Comment Pépito m'a réconcilié avec la vie

Publié le 06 juillet 2011 par Francisbf

Longtemps, j'en ai voulu à mes parents de m'avoir affublé de l'hideux prénom qu'est Francis (1)(2). Quand de base, vous êtes un blondinet à lunettes avec un an de moins que tout le monde, une coupe au bol et plein de bons points, c'est normalement amplement suffisant pour vous faire frapper dans la cour de récréation. Si vous y ajoutez un prénom qui ne ressemble pas à Laurent, Florent, Sébastien ou Alexandre (3), ça peut être considéré comme de la provocation au troisième degré (ça ne l'était pas ! Je vous jure !) et ce, jusqu'à la fin du lycée, au moins.

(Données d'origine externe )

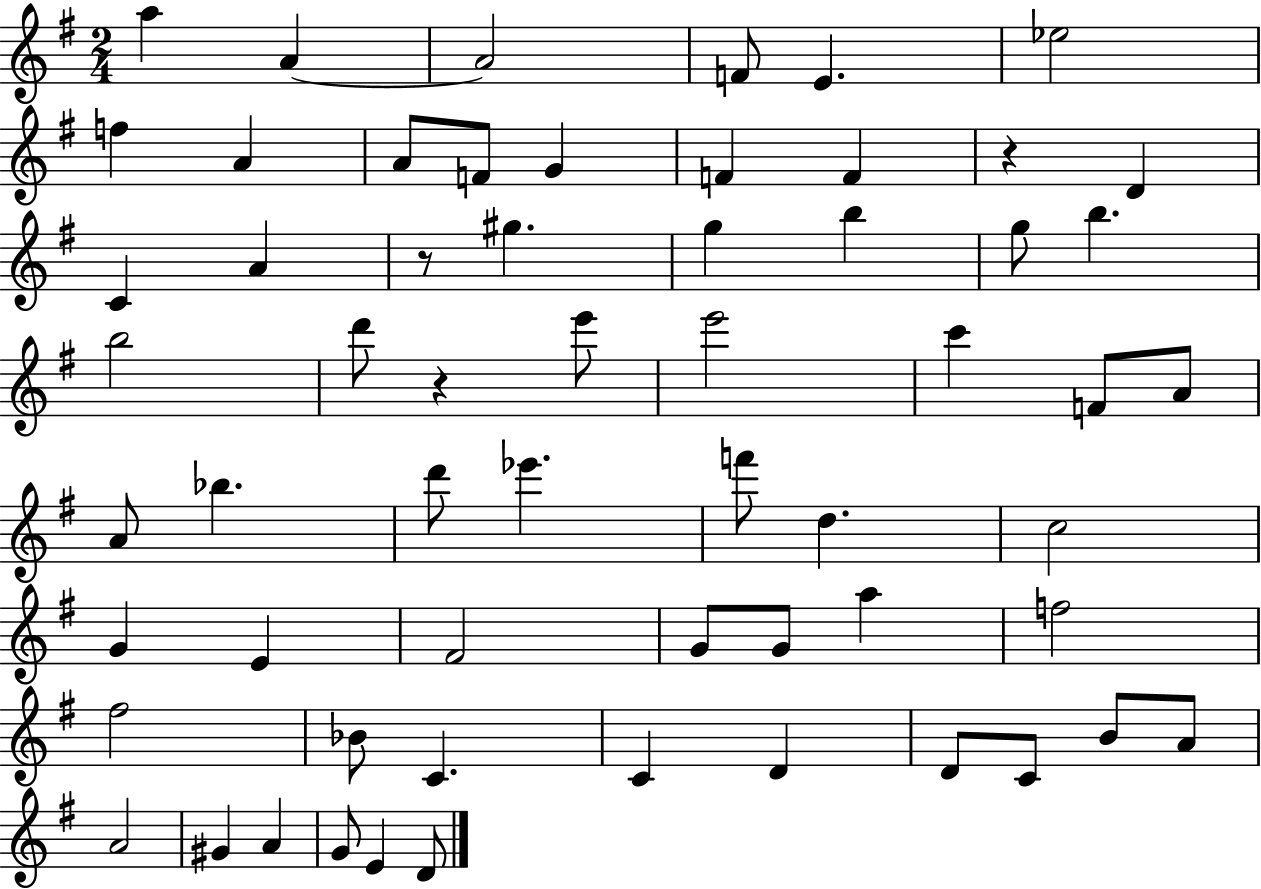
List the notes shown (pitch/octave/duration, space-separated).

A5/q A4/q A4/h F4/e E4/q. Eb5/h F5/q A4/q A4/e F4/e G4/q F4/q F4/q R/q D4/q C4/q A4/q R/e G#5/q. G5/q B5/q G5/e B5/q. B5/h D6/e R/q E6/e E6/h C6/q F4/e A4/e A4/e Bb5/q. D6/e Eb6/q. F6/e D5/q. C5/h G4/q E4/q F#4/h G4/e G4/e A5/q F5/h F#5/h Bb4/e C4/q. C4/q D4/q D4/e C4/e B4/e A4/e A4/h G#4/q A4/q G4/e E4/q D4/e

Comme j'ai haï mon prénom. Je n'en ai jamais rien dit à mes parents, qui ne pensaient certainement pas à mal. Quoique. On m'a appris par la suite que quand ils avaient annoncé vouloir appeler leur enfant Francis, leurs amis avaient signé une pétition contre. Et ma soeur était née, heureusement pour elle, mais moi, j'y ai eu droit. Comme quoi, ils n'ont pas retenu la leçon (5).

Cependant, à l'orée de la pré-puberté, un événement survint dans ma vie, qui me fit accepter ce que je n'aurais de toute façon jamais pu changer. Un événement qui a, quelque part, changé ma vie, et m'a aidé à accepter ce que je suis, et même à le revendiquer. Un Francis.

A l'époque, les vacances étaient synonymes de longs trajets en voiture, qui étaient synonymes de baffrage de sandwichs à midi, et de petits gâteaux plus tard, parce que c'était une époque où on se foutait d'avoir des miettes dans les sièges.

Il faut que vous sachiez, nous étions plutôt une famille BN, par tradition ancestrale. Mais ce jour-là, miraculeusement, nous avions acheté une boite de Pépitos à la station service, que j'entamai sans ménagement. Puis, en mastiquant, j'étudiai la boîte (j'avais dû finir mes deux club des 5 et il ne me restait rien à lire). Et là, sur la boite, dans un encart rouge, était annoncé le GRAND JEU DES PRÉNOMS Pépito !!! (avec les points d'exclamation). Sans me faire d'illusion, je sortis le carton ondulé de la boîte, et là, le choc.

Sur le carton blanc étaient imprimés les mots qui jamais ne me quitteront : « Bravo FRANCIS, tu as gagné un porte-clé ! »

Quelles étaient les chances ? Je n'en sais rien. Mon coeur se mit à battre la chamade, je tendis la carton à ma maman sans un mot, elle fit « ho, bravo » ou quelque chose du genre, pendant que j'étais encore sous le coup de l'émotion. Mon prénom n'était pas qu'une tare ! Mon prénom pouvait me faire gagner des trucs ! Un porte-clés Pépito, dont j'étais sûr que personne à l'école n'avait d'autre exemplaire !

Ce fut à partir de ce jour que je me réconciliai avec la vie, et avec mon prénom. Aujourd'hui, pour célébrer ce moment, je voudrais rendre un dernier hommage à Pépito, qui a permis ce tournant dans ma vie (6).


  1. (1) prénom non contractuel

  2. (2) Et encore, si vous connaissiez mon troisième prénom.

  3. (3) En fait, vu qu'en primaire j'habitais au Maroc, ce serait plutôt Youssef, Karim, Taoufik ou Nabil (4), mais je ne voudrais pas avoir l'air raciste sur internet, et les petits français sont tout aussi salauds que les petits arabes.

  4. (4) Quoique, Taoufik était un de mes meilleurs copains, il ne s'est jamais moqué de moi. Karim, il me battait en maths, le salaud, mais sinon il était sympa. Et Nabil, on l'appelait Nabil le débile, ça devait pas être plus facile à porter que mon prénom. Pauvre Nabil le débile.

  5. (5) Ce doit être un truc de parents. Quand mon cousin (qui s'appelle Thomas, il ne peut pas savoir) et son épouse ont eu leur dernier enfant, ils ont pensé l'appeler également Francis. Nous avons su les en dissuader, mais ils lui ont collé le prénom Ambroise. Je compatis d'avance avec ce pauvre bambin.

  6. (6) Pour l'anecdote, au bout de trois semaines, mon porte-clés Pépito était pété, mais ce n'est pas ça l'important.